At EPTS5 last week, a 2nd vendor proclaimed that CEP was merging with BPM (as a technology). So lets check this claim out against Connie Moore (Forrester analyst)’s recent blog post on “When to use a BPM Suite” and see how this compares to a CEP tool like TIBCO BusinessEvents (which we have previously compared with its TIBCO BPM+ cousins).
Connie gives the following indicators for readiness for a “BPM suite”:
- Processes change frequently.
That’s an interesting one. BPMN is the preferred model for processes, and it is a good way of documenting processes. And in model-driven BPM, you can elaborate a BPMN model with IT artifacts and thence generate appropriate automation.
However, another trick is to use dynamic process models – typically rule-driven or plan-driven, and both event-driven. So CEP tools like BusinessEvents are at least as good for “changing processes” with the slight caveat that the type of change is significant: pre-ordained dynamic processes, or just good old manual changes by a business analyst?
E.G. TIBCO BusinessEvents uses rules and state models to define (event) processing, as well as managed decisions.
- Automate and monitor processes across the “value chain”.
Monitoring capabilities may be built-in at the BPM level, but usually you want to monitor processes against external metrics (like your SOA services, external events, etc). That’s a role for CEP.
E.G. TIBCO BusinessEvents can model a value chain as a state model, and correlate events in various ways to support business activity monitoring – including monitoring BPM.
- Support cross-functional processes.
This is the “enterprise view” of BPM. Probably its true to say that CEP technologies have few enterprise modeling aspirations.
E.G. I have no “organization model” for example in TIBCO BusinessEvents, although I can usually define the appropriate metamodel as concepts, and enjoy full flexibility in how that interacts with events and rules and decisions…
- Allow monitoring of status of work in progress.
CEP *does* allow for long-running stateful processes – and “self monitoring” is quite common – but again this is a general capability not an out-of-the-box fixed feature.
E.G. TIBCO BusinessEvents can query continuously the attributes of entities it is processing, and deliver the results, as they change, as events.
- Extend the life of legacy apps.
The message here is that BPM can layer on existing apps (/ services).
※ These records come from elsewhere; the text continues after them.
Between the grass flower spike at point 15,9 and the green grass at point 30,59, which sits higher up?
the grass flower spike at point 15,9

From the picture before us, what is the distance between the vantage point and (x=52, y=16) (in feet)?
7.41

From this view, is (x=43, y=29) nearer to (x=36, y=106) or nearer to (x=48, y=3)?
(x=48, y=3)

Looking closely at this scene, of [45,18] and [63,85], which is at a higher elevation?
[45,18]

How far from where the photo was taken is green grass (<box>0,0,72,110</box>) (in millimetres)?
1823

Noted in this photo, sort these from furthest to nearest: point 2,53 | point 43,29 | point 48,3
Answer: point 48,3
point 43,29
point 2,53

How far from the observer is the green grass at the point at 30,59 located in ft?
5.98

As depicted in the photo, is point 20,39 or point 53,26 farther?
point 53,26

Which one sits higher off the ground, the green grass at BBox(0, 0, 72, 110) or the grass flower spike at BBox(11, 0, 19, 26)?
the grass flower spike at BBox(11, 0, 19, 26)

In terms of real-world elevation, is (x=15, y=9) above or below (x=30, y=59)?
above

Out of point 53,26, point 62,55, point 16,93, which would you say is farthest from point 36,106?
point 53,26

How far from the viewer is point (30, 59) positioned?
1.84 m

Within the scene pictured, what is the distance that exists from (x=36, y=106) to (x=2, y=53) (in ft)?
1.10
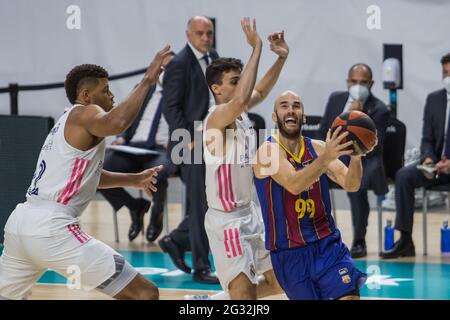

The same is true for CEP, which can invoke and control existing applications just as well.
E.G. TIBCO BusinessEvents can invoke services in TIBCO ActiveMatrix and BusinessWorks…
- Collect work metrics or SLAs.
Metrics: event counters. SLAs: rules. CEP: check.
E.G. TIBCO BusinessEvents provides rules to operate against events, and detect when, for example, SLAs are trending to be breached… an example of SOA SLA is the TIBCO SPM product based on CEP.
- Improve inaccurate, inconsistent or laborious manual work.
OK, CEP is not a workflow monitor or manager (although rule-driven workflows applications have been done). CEP is mostly about automated processes, or monitoring events from manual processes.
E.G. you could implement a state model for workflow queue handling in TIBCO BusinessEvents, but most people prefer to use the out-of-the-box variant from a BPM tool.
- Capture process knowledge.
This comes down to documenting (fixed) processes in BPMN. Fine and dandy, but decision knowledge and inferred knowledge are missing. Some CEP tools can help fill this gap.
E.G. TIBCO BusinessEvents provides inference rules for deeper knowledge chains (think Zachmann “what” rather than “how”).
So: “CEP as a part of BPM” is not a slam dunk by the current narrow view of business processing. CEP augments and provides capabilities that help in BPM, but also provides other capabilities (BAM, operational intelligence, …). BPM 3.0? BPM+? edBPM? We’ll see.